The error of the LMS with a bigger step size is not only higher but also has higher variance.

IIR System Identification

Given IIR Filter

Load Given Data

IIR = sio.loadmat('AF2018/System_IIR3.mat') # load provided data
Xiir = IIR['X'][0].astype('float64') # input signal
Diir = IIR['D_'][0][0:10000].astype('float64') # desired signal

Comparison of Number of Coefficients

Theory

Our implementations of adaptive filters are based on a FIR model. The advantage in opposition to IIR model is that we do not have to consider instable behaviour that can result in IIR systems because of poles outside the unit circle. It can happen in practice however that the system we would like to model has recursive terms.

If we want to reconstruct an IIR filter by an FIR filter we would need an infinite number of coeffitients. A good approximation will therefore need as many coeffitients as we can get. Considering the general tendency of the effect of truncating coefficients we can rely on the distinction of three cases. Unstable IIR filters will in essence not be possible to approximate, because the feedback is what drives them to infinit valued response, it is not BIBO. For marginal stable IIR Filters the impulse response will infinitly osciallate, and we would indeed need an infinit number of FIR coefficients. For stable IIR Filter however we know that the impulse response is decaying and therefore, in average the later a coefficient is the closer it will be to 0. We can therefore assume that in avearge later coefficients will have less impact which backs our approach of a truncation.

In the simulation we schould see an increase of prediction accuracy with an increase of coefficients that are at disposal. This effect will be stronger in the beginning and decay exponentially. In contrast to the only 2 recursion coefficients that are needed to describe the IIR Filter completely the FIR filter is expected to need many more. We do not expect any additional differences between RLS and LMS other than numerical inaccuracies.

Simulation

We first test the LMS with an increasing number of coefficients and a minimum noise.

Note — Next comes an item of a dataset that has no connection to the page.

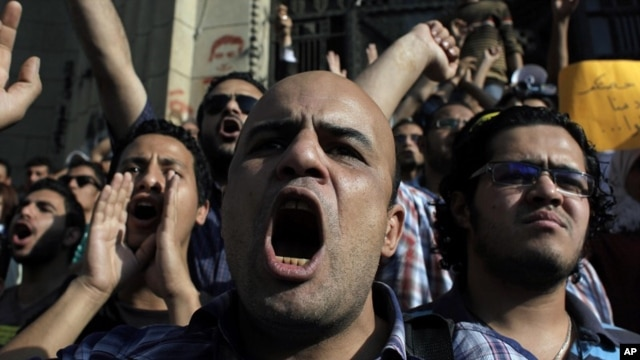 Egyptian protesters chant anti-ruling military council slogans during a rally demanding the release of fellow activists, detained during the army operation that dispersed a protest in front of the Ministry of Defense, in Cairo, Egypt May 6, 2012.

for taps in [1,2,5,10,15]:
    plot(lms(taps,addnoise(Diir,0.0001),Xiir)[1],str(taps)+' taps') 
plt.title('systemidentification of iir filter with increasing number of tabs');

Figure 7

As expected we see that increasing the number of coefficients yields a bigger performance improvement in the beginning (for 1 to 2 to 5 coefficients) and loses it's impact after a while (almost no improvement from 10 to 15 coefficients)

We now compare the performance of LMS to RLS in the 5 coefficient case that should be roughly the same (except for the convergence speed discussed in the previous chapter)

plot(lms(5,Diir,Xiir)[1],'lms'); plot(rls(5,Diir,Xiir)[1],'rls');

Figure 8

LMS and RLS yield comparable results.

System Change

Load Given Data

# load provided data
FIRx = sio.loadmat('AF2018/Systemwechsel_FIR3.mat')
IIRx = sio.loadmat('AF2018/Systemwechsel_IIR3.mat')
# input signal
Xfirx = FIRx['X'][0].astype('float64')
Xiirx = IIRx['X'][0].astype('float64')
# desired signal
Dfirx = FIRx['D_'][0][0:10000].astype('float64')
Diirx = IIRx['D_'][0][0:10000].astype('float64')

Forgetting Factor

Theory

By observing a system change we can evaluate the tracking capabilities of the algorithms. That is, how quickly it can adjust to changes in the system once it converged to a quasi stationary state. Convergence speed and tracking a closely related in that both describe how quick convergence is achieved. The key difference lies in additional inclusion of the previous state. This can be seen for the RLS where we initialize the filter with a huge $\eta$ (on the diagonal of the $\mathfrak{R}_k^{-1}$ in order to make it converge quick. Over the course of adaptation the matrix $\mathfrak{R}_k^{-1}$ will however change and the longer the history the less flexible it will become to new values. It seems reasonable to start with an examination of the forgetting factor. If we start with a forgetting factor $\rho = 1$ we therefor expect the slowest tracking capability. For the matter of a fast tracking we want $\rho$ to be small, but again this tuning of a meta parameter becomes a trade-off. In the last chapter we saw, that the increased robust of the RLS to noise is was due to the recursive term averaging out white gaussian noise. If we now reduce the scope of this recursive term by diminishing the learning rate we remove the advantage of stabalization.

Simulation

We will take RLS and feed instatiate versions with decreasing forgetting factor $\rho$. Also a small amount of noise was induced to examine the dependence of the nosie robustness to the forgetting factor. We decided on the FIR system change as the identification is cleaner in the sense that we do not have to consider truncation errors of approximating an IIR system.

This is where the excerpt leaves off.